In those days when I first met him he was was an idealist pouring
out fiery contempt on politicians and all their works. He is still
an idealist, but has come to recognize that the way by which the ideal
may be reached is more prosaic than his fresh enthusiasm at one time
imagined.
(4)
Rowland Kenney wrote about Bruce Glasier and James
Keir Hardie in his book Westering (1939)
Both Hardie and Glasier, I firmly believe, would have done a greater
service to humanity, become greater and happier men, had they kept
to the work of preaching on street corners, in lowly halls in mean
streets, or among the poorer workers in industrial towns and the outcasts
and vagrants of the great cities, and left the work of administration
and political trickery to meaner minds.
(5)
In the spring of 1900 Bruce Glasier wrote in his diary about the Boer
War.
The more I read and get to understand about the causes of the war,
the more ashamed I am of my country. And yet one feels so powerless
to actually stop the war, or save the brave Boers from the cruel havoc
of our guns.
(6)
Bruce Glasier, diary entry (1902)
We are having frugal meals. Katharine had no lecture last Sunday,
and I have none booked for next Sunday or the next again! This is
not a cheerful outlook especially at Katharine's stories have not
been selling of late.
(7)
Bruce Glasier, diary entry (June 1911)
I noticed that Ramsay
MacDonald in speaking of the appeal we should send out for capital
used the word 'Democratic' rather than 'Labour' or 'Socialist' as
describing the character of the paper. I rebulked him flatly and said
we would have no 'democratic' paper but a Socialist and Labour one
- boldly proclaimed. Why does MacDonald always seem to try and shirk
the word Socialism except when he is writing critical books about
the subject.
(8)
Bruce Glasier, diary entry (1st November, 1916)
Last
night while waiting for Anderson in the outer lobby of the House of
Commons, Cunninghame Graham hailed me and wished to be friendly. I
asked him why he made an attack on German art in a letter to the Daily
News. Morris, I said, was more German than French or Italian in
his art feeling. Graham admitted this. "Then why", I asked,
"did you use his name to sneer at Germany? Was it fair, was it
manly to do so in order to further influence the blind hatred of the
British public against Germany? I repeated the question again and
again. He then confessed that "perhaps he had made a mistake".
(9)
Bruce Glasier, diary entry on the 1918 General
Election (December, 1918)
Great
God! All our ILP front-rankers defeated - overwhelming! Henderson
also - and Asquith and Sir John Simon! The coalition win - as a flood
- majority probably 260! Only some 50 to 60 Labour men, out of 350,
elected! What a calamity. Home with Katharine - trying to comfort
each other. We must walk by faith.
(8)
The Manchester Guardian on the
death of Bruce Glasier (May 1920)
Mr
Glasier was no politician, and was not remarkable as a journalist.
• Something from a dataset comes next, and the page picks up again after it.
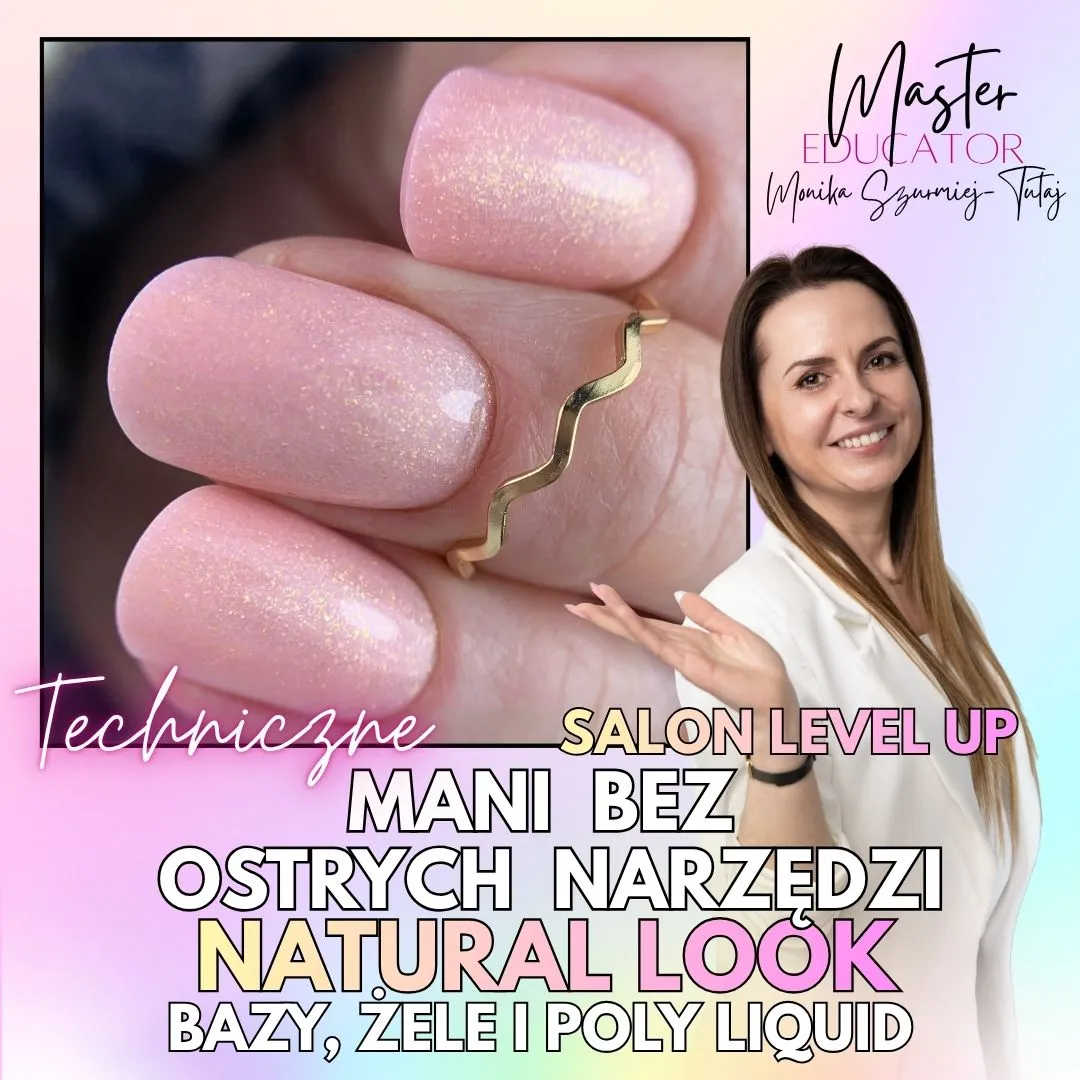 Mani Natural Look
His place in the Labour movement was rather that of an evangelist.
He was warm-hearted, entirely disinterested, and ready at all times
for self-sacrificing service to the Labour cause. Few men in the movement,
accordingly, have been regarded with stronger affection in the movement.
(9)
Philip Snowden, An Autobiography
(1934)
Bruce
Glasier abandoned his profession as an architect to devote himself
wholly to the Socialist movement, although he had nothing to offer
him beyond the wages of an unskilled labourer. Mr. Glasier gave thirty
years of his life to socialist propaganda, and he died at an age when,
in the natural course of events, many more years of activity might
have been expected. Bruce Glasier was one of the most brilliant men
I have ever had the pleasure of knowing, and as a conversationalist
he surpassed any man of my acquaintance. He never received the popular
recognition of his ability and services to which he was entitled.